Een Tweede Kamerlid is – ook weer in principe – de gehele week met het werk bezig. Kan dus veel zelf doen, maar moet ook veel hebben van bijdragen door fractiemedewerkers. Daarvoor krijgt een partij met één zetel maar een beperkte hoeveelheid geld. Kortom: als éénpitter kun je moeilijk een deuk in een pakje boter schoppen.
Soepboer, de lijsttrekker voor de FNP en (wel wat heel gemakkelijk, vind ik) overgestapt vanuit NSC, heeft zo’n een-pitterschap niet meegemaakt, want hij kwam in een vrij grote fractie met 19 collega Kamerleden en een daarbij behorend budget voor ondersteunend personeel.

Advies
Als ik het zou mogen zeggen dan zou ik de FNP-ers aanraden om niet zelf mee te doen aan de Tweede Kamerverkiezingen. Dit ook om stemmers op de FNP niet teleur te stellen als zij zien dat hun stem op de FNP helemaal niet of nauwelijks ertoe doet.
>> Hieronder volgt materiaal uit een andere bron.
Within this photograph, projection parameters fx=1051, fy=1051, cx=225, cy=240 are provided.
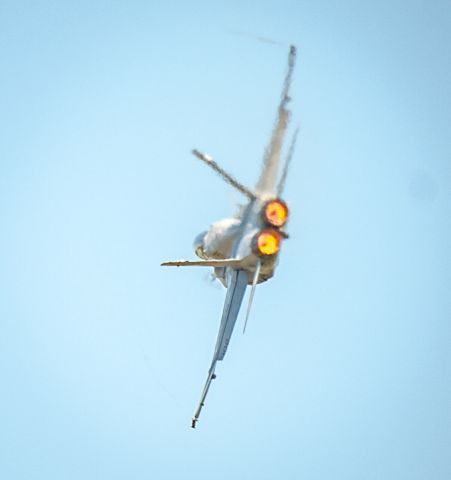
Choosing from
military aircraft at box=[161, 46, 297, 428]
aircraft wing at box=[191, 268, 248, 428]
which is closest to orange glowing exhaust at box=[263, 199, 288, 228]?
military aircraft at box=[161, 46, 297, 428]

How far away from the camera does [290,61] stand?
47719mm

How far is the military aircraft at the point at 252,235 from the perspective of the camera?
43.8 metres

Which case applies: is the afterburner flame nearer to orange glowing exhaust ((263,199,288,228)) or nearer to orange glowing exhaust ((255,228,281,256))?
orange glowing exhaust ((255,228,281,256))

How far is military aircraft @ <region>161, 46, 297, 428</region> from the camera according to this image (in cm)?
4378

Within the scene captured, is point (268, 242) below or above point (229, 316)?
above

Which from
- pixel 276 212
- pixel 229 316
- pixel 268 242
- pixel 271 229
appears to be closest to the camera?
pixel 276 212

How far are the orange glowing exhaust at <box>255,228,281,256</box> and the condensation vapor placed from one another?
2858mm

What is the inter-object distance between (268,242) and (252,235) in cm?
130

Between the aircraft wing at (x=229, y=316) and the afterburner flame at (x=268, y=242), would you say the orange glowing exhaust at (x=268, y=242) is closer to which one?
the afterburner flame at (x=268, y=242)

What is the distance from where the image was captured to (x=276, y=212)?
43.1 m

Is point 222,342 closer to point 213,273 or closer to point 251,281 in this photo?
point 251,281

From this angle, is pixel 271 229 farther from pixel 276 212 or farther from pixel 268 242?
pixel 276 212

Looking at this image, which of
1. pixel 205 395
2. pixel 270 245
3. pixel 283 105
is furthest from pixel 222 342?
pixel 283 105

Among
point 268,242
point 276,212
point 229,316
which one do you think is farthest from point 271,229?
point 229,316
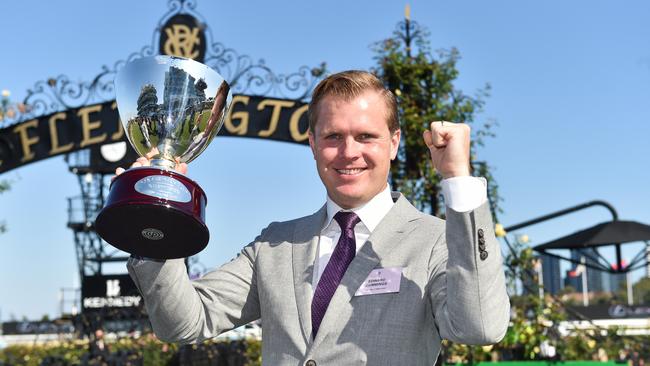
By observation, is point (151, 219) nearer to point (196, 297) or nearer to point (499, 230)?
point (196, 297)

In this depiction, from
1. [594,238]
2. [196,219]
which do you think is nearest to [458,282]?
[196,219]

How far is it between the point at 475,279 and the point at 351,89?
2.24 ft

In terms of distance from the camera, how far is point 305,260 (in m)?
2.44

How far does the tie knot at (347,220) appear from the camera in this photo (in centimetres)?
243

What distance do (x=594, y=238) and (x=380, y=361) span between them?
6.49m

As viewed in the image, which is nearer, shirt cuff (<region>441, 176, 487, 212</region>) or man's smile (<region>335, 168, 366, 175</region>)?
shirt cuff (<region>441, 176, 487, 212</region>)

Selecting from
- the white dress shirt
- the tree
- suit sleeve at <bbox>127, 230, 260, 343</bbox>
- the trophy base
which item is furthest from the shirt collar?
the tree

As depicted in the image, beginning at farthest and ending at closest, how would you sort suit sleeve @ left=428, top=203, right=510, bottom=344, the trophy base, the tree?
1. the tree
2. the trophy base
3. suit sleeve @ left=428, top=203, right=510, bottom=344

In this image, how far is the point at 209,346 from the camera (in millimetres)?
8641

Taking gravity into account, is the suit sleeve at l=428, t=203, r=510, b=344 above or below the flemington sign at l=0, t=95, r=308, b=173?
below

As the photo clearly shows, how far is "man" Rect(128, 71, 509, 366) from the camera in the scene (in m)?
2.20

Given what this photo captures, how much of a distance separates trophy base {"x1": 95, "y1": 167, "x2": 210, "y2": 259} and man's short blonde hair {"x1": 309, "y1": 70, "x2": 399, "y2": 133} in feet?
1.54

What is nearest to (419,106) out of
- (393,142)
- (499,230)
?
(499,230)

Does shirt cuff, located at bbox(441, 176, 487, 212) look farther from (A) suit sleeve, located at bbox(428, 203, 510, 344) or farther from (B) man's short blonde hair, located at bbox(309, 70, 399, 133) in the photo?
(B) man's short blonde hair, located at bbox(309, 70, 399, 133)
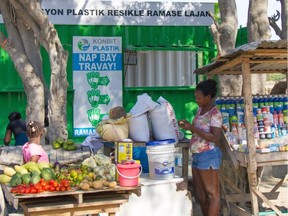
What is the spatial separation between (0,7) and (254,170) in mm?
4839

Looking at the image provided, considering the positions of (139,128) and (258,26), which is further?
(258,26)

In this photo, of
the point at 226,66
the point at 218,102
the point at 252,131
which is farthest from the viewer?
the point at 218,102

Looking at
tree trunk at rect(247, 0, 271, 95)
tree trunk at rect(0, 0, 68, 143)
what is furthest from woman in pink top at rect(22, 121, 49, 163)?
tree trunk at rect(247, 0, 271, 95)

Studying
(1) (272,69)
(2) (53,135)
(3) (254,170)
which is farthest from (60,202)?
(1) (272,69)

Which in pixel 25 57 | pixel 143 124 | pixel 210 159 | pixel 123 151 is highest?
pixel 25 57

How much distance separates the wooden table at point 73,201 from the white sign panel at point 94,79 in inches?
271

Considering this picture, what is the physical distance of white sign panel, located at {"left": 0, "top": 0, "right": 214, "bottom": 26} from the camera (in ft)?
37.6

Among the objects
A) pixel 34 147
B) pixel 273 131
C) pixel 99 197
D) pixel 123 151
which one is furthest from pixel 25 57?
pixel 273 131

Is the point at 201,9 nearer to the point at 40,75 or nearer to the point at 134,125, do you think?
the point at 40,75

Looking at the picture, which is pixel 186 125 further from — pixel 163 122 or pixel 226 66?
pixel 226 66

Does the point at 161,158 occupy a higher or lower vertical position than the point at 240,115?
lower

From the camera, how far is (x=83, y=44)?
38.1 ft

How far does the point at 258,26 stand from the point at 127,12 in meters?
4.00

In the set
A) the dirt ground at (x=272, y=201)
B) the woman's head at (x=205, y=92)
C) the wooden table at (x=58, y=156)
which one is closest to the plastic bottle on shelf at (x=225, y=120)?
the woman's head at (x=205, y=92)
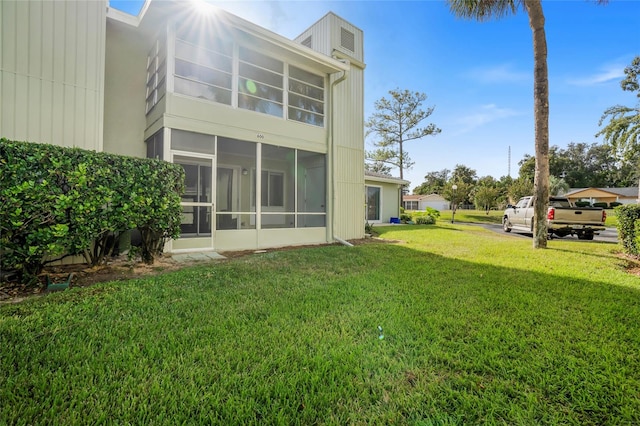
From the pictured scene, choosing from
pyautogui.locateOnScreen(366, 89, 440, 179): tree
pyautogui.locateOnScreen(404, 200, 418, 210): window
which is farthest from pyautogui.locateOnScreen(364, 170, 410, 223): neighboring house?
pyautogui.locateOnScreen(404, 200, 418, 210): window

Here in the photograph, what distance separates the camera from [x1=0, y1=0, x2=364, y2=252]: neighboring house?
5.15 metres

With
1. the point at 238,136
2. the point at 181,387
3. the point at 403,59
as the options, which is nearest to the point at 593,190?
the point at 403,59

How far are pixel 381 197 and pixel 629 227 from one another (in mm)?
12456

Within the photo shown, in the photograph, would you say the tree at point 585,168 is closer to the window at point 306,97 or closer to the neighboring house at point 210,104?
the neighboring house at point 210,104

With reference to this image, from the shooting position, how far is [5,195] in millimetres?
3463

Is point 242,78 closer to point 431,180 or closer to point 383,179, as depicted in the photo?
point 383,179

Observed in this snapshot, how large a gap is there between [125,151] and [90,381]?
7174 millimetres

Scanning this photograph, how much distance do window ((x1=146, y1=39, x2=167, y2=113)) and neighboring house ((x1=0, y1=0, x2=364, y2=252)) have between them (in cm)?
8

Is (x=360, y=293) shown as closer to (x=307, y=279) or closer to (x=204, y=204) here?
(x=307, y=279)

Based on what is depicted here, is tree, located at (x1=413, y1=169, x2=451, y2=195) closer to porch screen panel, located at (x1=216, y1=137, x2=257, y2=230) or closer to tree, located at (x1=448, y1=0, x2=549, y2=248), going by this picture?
tree, located at (x1=448, y1=0, x2=549, y2=248)

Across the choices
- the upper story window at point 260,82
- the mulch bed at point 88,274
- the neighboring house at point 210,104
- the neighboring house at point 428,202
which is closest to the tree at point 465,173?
the neighboring house at point 428,202

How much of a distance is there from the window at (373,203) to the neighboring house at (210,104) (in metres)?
8.21

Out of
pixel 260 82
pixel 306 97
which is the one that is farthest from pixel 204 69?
pixel 306 97

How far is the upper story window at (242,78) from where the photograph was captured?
22.5ft
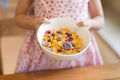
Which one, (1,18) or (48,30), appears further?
(1,18)

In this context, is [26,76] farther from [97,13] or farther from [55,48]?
[97,13]

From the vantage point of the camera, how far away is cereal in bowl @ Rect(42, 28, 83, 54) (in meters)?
0.49

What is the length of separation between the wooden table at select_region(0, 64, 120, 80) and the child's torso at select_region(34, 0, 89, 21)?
0.52 feet

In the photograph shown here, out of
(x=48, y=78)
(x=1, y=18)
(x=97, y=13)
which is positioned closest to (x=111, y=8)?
(x=97, y=13)

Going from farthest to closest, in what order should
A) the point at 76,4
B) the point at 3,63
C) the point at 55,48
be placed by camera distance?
the point at 3,63 < the point at 76,4 < the point at 55,48

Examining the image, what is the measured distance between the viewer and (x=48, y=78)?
1.65ft

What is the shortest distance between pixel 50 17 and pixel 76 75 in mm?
181

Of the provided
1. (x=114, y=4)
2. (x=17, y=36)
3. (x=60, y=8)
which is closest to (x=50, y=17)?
(x=60, y=8)

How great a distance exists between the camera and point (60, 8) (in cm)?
60

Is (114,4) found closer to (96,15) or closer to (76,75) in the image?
(96,15)

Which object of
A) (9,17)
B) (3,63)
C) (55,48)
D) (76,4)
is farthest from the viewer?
(9,17)

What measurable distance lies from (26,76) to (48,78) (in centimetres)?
5

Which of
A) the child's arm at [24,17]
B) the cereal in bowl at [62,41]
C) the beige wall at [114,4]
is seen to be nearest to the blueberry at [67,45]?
the cereal in bowl at [62,41]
Beter is het om met een aantal mensen te infiltreren in de bestaande partijen, die er wel toe gaan doen. Of zorgen voor een goede lobbyist, die snapt hoe de hazen lopen in Den Haag en weet wanneer hij of zij iets bij een parlementslid ‘in moet schieten’.
Zo kun je de Friese belangen beter voor het oog brengen. Of je dan tegen de Lelylijn moet zijn vraag ik me ernstig af. Maar dat terzijde. En misschien een onderwerp voor een volgende blog.